------ DATASET RECORDS ------
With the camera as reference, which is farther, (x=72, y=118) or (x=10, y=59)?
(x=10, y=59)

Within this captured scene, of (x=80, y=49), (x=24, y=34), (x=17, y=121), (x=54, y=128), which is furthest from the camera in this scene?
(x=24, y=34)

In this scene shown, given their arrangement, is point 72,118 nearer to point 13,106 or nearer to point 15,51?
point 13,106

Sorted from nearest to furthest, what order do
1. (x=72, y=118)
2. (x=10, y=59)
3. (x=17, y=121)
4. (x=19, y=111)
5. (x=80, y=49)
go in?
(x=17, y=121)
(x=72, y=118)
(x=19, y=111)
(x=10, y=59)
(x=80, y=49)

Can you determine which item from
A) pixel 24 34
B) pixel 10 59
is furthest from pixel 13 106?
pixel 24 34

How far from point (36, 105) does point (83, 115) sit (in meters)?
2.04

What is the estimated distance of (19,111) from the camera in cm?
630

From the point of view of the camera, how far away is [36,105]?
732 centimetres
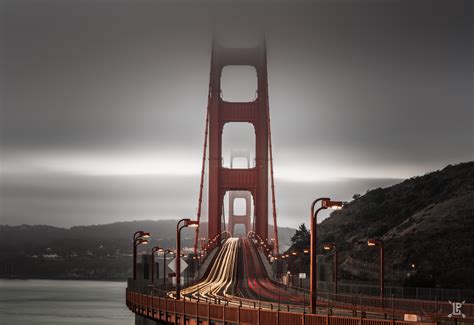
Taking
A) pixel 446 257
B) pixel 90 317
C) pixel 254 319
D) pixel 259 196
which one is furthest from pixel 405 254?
pixel 90 317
------
● **EXERCISE AIM**
Update the listing by changing every "camera" to "viewer" and keeping everything else the same. Leave the pictures out of your answer.

● **REPLY**
With the viewer as reference, which is farther, (x=72, y=118) or (x=10, y=59)?
(x=10, y=59)

Within this captured scene, of (x=80, y=49), (x=24, y=34), (x=17, y=121), (x=54, y=128), which is furthest from the viewer in this scene?
(x=24, y=34)

In this scene shown, given their arrangement, is point 72,118 nearer to point 13,106 or nearer to point 15,51?
point 13,106

Sorted from nearest to furthest, what order do
1. (x=72, y=118)
2. (x=10, y=59)
3. (x=17, y=121)
4. (x=19, y=111)
5. (x=80, y=49)
go in?
(x=17, y=121)
(x=72, y=118)
(x=19, y=111)
(x=10, y=59)
(x=80, y=49)

Can you determine which item from
A) pixel 24 34
B) pixel 10 59
is furthest from pixel 13 106?
pixel 24 34

How far from point (36, 105) does point (83, 115) sit (in meters)?
2.04

What is the estimated distance of (19,111) from the viewer in cm?
630

From the point of view of the viewer, how far away is [36,105]?
732 centimetres
Taking
A) pixel 446 257
B) pixel 90 317
C) pixel 254 319
D) pixel 259 196
which one is furthest from pixel 405 254?
pixel 90 317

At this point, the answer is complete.